響はすぐに元に戻った。額に汗がにじんだり、まだすこし呼吸が荒くあれど発狂することはなかった。
「だ、大丈夫?響。」
「あ、ああ。大丈夫、落ち着いた。」
「さあ、おいで。私は狩人であると強く思って。狩りに行くんだって。狩りのためならどんなことも辞さない。海の上ぐらい造作もない。」
ヨアケは響の手を取り優しくエスコートする。響もそれに応え彼女の手を取りゆっくりと海面に降り立つ。
「…本当だ。立てた…!」
「すごーい!ねえ、今度私私!」
「はいはい。落ち着いて。ほら。」
雷にも智慧を渡す。割った時の反応をひどくしかめっ面をしただけ。その次に試した電も同じであった。
「うへえ。なんか嫌な感じ。」
「頭の中にいろいろ入ってきたのです。」
二人も響と同じようにヨアケのサポートに海面に降り立つ。
「さあ、最後はあなたよ。暁。」
「う、うん…。」
「なんだい。怖いのかい暁。」
「大丈夫よ。ちょっと嫌な感じはするけどすぐに収まるわ。」
「暁ちゃんも早く来るのです。」
「わ、分かった!分かったわよ。」
「はい、どうぞ。」
暁にも狂人の智慧を渡す。しかし、彼女は気づいてしまった。暁にわたった瞬間。渡したものが狂人の智慧ではないことに。それは『上位者の叡智』だ。神に近い存在である上位者。その断片が収まったこの智慧はもちろん狂人が持つ智慧以上の狂気が入っている。人ならざるものに出会った人の智慧とそもそも人ならざる者の智慧。簡単に人が触れればたちまちその理解を通り越してしまう。訳が違う。流石にいくら彼女たちが狩人になりうる者たちであっても狩人でなければ絶対に死ぬ。
彼女はなぜそんなミスを犯してしまったのか。否、彼女はミスなど起こしていない。最初から知っていた。自分が暁に上位者の叡智を渡そうとしていることに。それは通り一遍の、すこし頭の出した存在では簡単にその命を砕かれてしまうものであることを。だから彼女はそれをわたした。
暁は上位者の叡智を割る。人ならざる者の叡智がいま、暁の頭に怒涛の如くなだれ込む。…数秒経つ。暁に変化は見られない。何も起こらない。
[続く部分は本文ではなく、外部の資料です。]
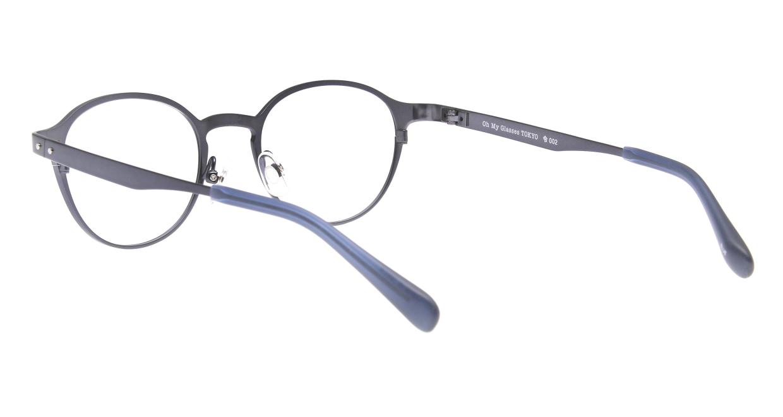 Oh My Glasses TOKYO 令-002-Blue-47 [メタル/鯖江産/丸メガネ/青]  3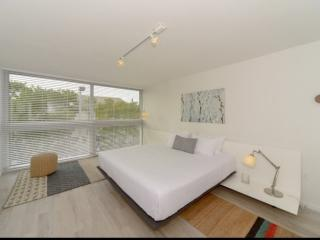 ASK FOR DISCOUNTS (C) - Beach Haus - Luxurious & Modern 1 Bedroom Key Biscayne C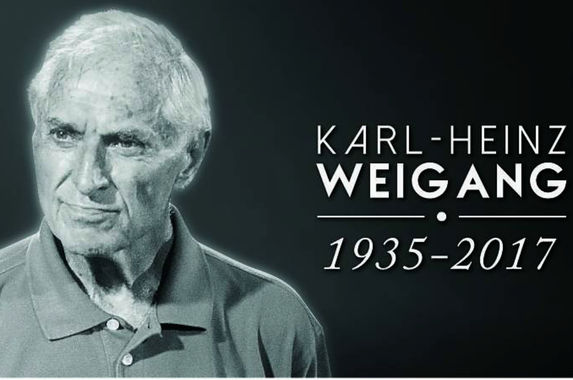 karl-heinz-weigang-and-his-greatest-achievements-in-malaysian-football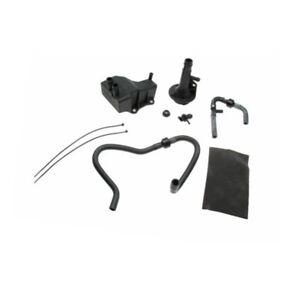 For SAAB 9-3 9-5 93-05 Crankcase Ventalation Update Kit (PCV) Pro parts 21341200
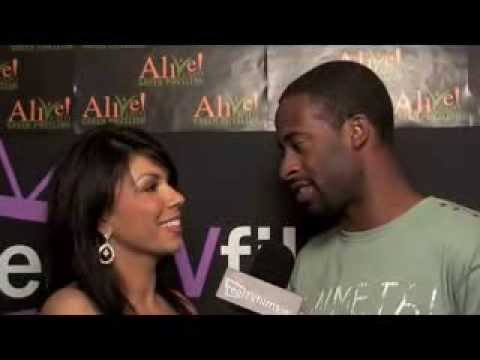 Pierre Antonio * Emmy Week 08 * Alive Expo Green P...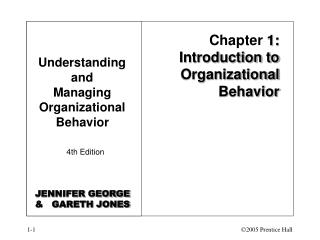 Chapter 1: Introduction to Organizational Behavior
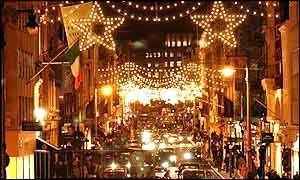 Les plus beaux marchés de Noël en Europe !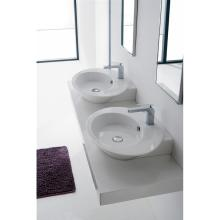 Aufsatzbecken/wand-hing waschbecken Wish Symmetrical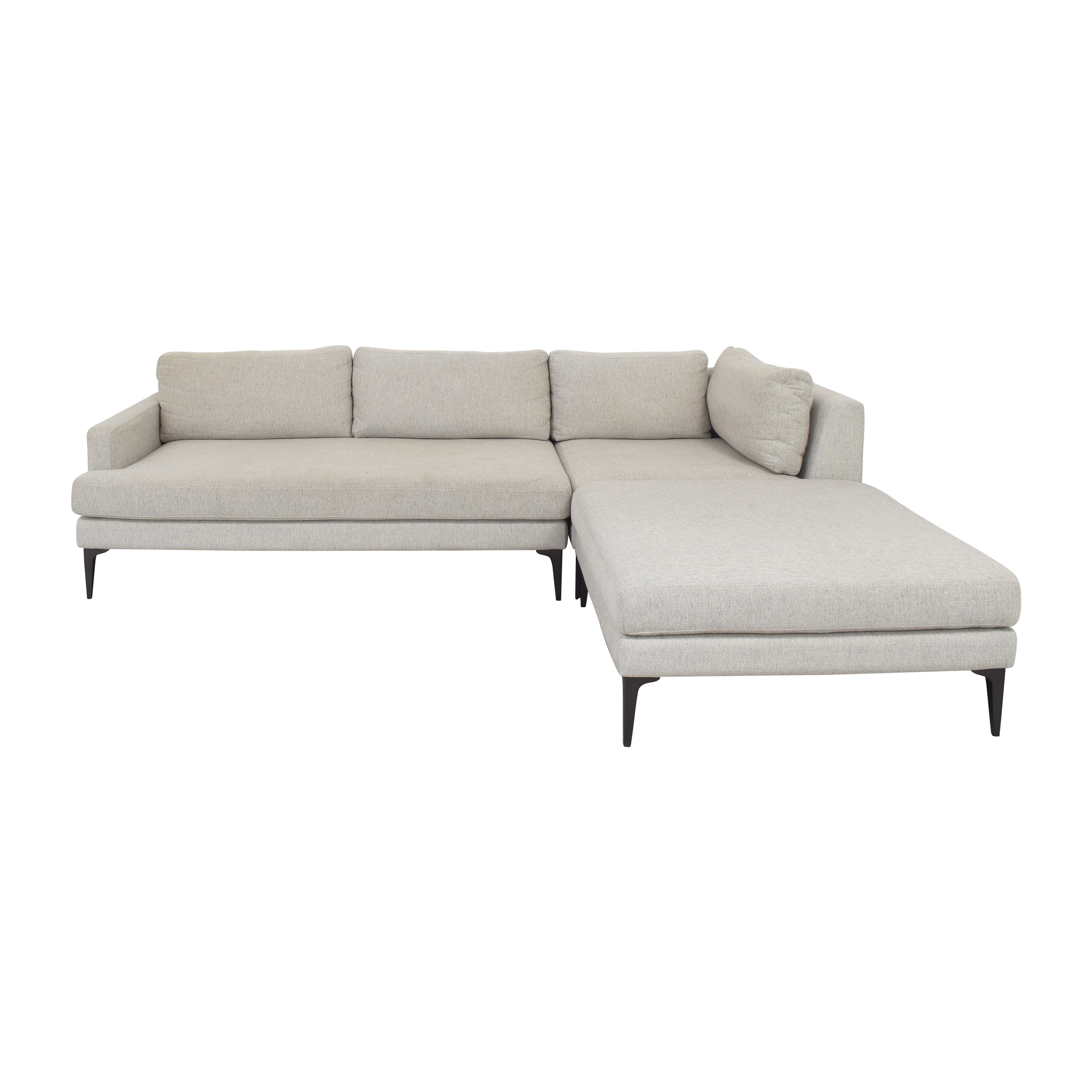 West Elm West Elm Andes Three Piece Sectional Sofa with Chaise discount
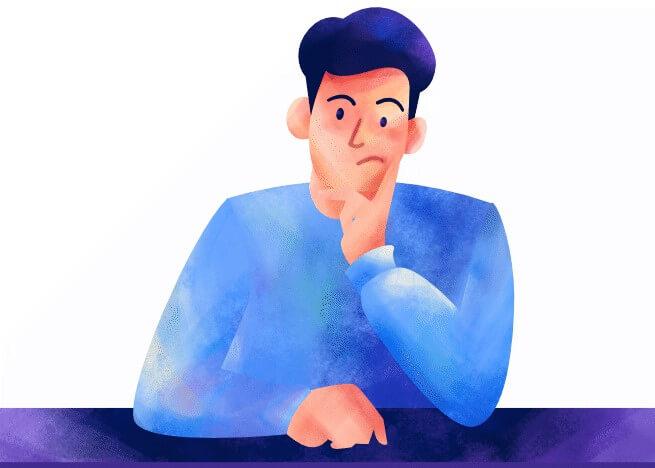ilustrasi orang mikir saat menghadapi tantangan bisnis online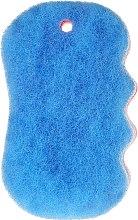 Parfumuri și produse cosmetice Burete de baie - Suavipiel Active Dermo Massage Sponge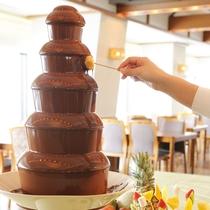 【夕食】<バイキング>チョコレートファウンテン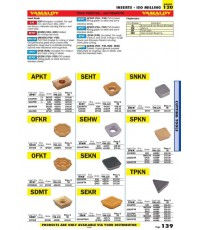 Page 139_INSERTS - ISO MILLING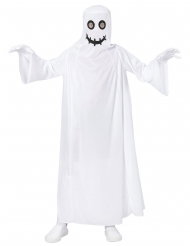 Costume da fantasma bianco bambino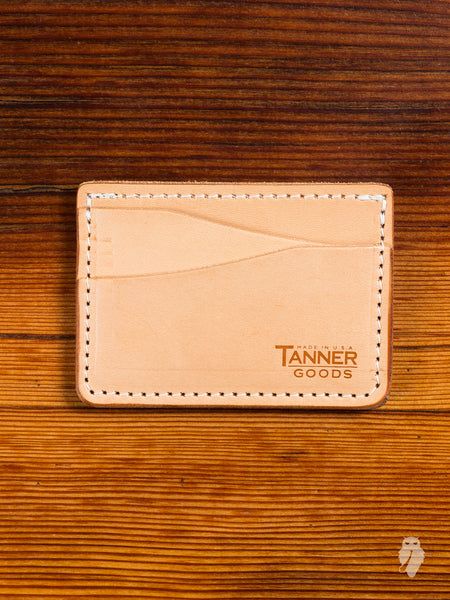 """Journeyman"" Leather Card Wallet in Natural"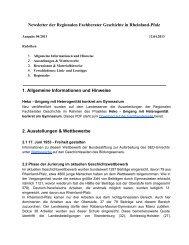 Newsletter 04/2013 - Geschichte
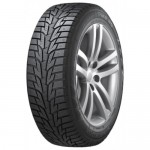 175/65 R14 Hankook Winter I*Pike W419 86 T шип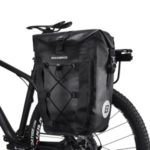 ROCKBROS 19-inch 27L Capacity Waterproof Pannier Bag Cycling Travel Rear Seat Carrier – Black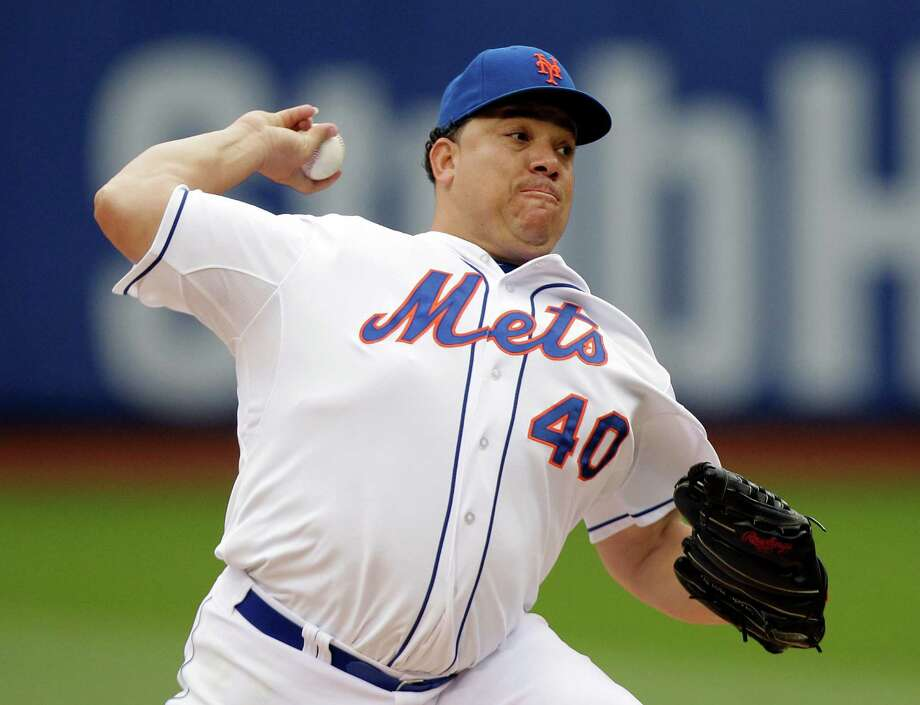 New York Mets' Bartolo Colon delivers a pitch during the first inning of a baseball game against the Pittsburgh Pirates Wednesday, May 28, 2014, in New York. (AP Photo/Frank Franklin II) ORG XMIT: NYM102 Photo: Frank Franklin II / AP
彼女は笑いをこらえていた。必死にこらえていた。久方ぶりの興奮。今すぐその場で自分の予想の的確さについて自画自賛を盛大にしたい気持ちを抑え微笑で済ます。
「……おしまい?」
「そうね。どう?なんともなかった?」
「…なんか変なのが見えたわ。」
「なんかって?」
「うーん。見たことない動物だったわ。頭がすっごいもじゃもじゃしててすごく細かったわ。そいつ私を捕まえようとしたけど、つかもうしたらなんかどっか行っちゃった。」
「そう…さあ、おいで。あなたもきっと立てるようになっているわ。」
「う、うん…わあ、立ってる!」
「遅いよ、暁。」
「響が早すぎるのよ!あんなに普通怖くて触れないわ。」
「さあ、行こうか。個々の夜はいつまでも続かない。私の狩りは夜の間だけだから。」
彼女は暁たちを促す。その顔はひどく優しかった。しかし、彼女の内面はまたひどく笑顔であった。耐えた。耐えたぞ。あの上位者に彼女は耐えた。しかも平然としてだ。しまいには上位者すら恐れた。ああ…素晴らしい。それが自分の分身であるというのだからなおさら素晴らしい。きっと、彼女たちはいい狩人になれる。いや、して見せる。して見せよう。私がそうさせてあげたい。そうだ、帰ったら彼女たちを夢に連れて帰ろう。そして狩人様に頼んでまた獣狩りの夜を繰り返してもらうんだ。ああ…楽しみだ。ひどいくらいに…ああ、だめだだめだだめだ。耐えろ、耐えるんだ。興奮したらまた全身から血を吹き出してしまうぞ。あまり怖がらしてはいけないよ。楽しみは逃げていかない。ゆっくりゆっくり楽しまなくちゃ。
彼女は暁たちの前に立ち歩く。その顔は誰にも見られていない。ゆえに、その笑顔はひどくゆがみ、一番の楽しみを後にに置き、今夜の獣狩りを始めんとしていた。
おめでとう!狩人暁ちゃんはヨアケに進化した!
不穏ですね暁ちゃん。彼女、もう啓蒙が大変なことになっているので思考がもうアレです。興奮するとミコラーシュ並みにテンション上がってしまいます。
マジェスティック!!
個人的にはメンシス学派お気に入りですよ。考え方とか。
ただしミコラーシュてめぇはだめだ。逃げ回って誘い込むのに本当苦労しました。彼方への呼びかけも避けずらかったし。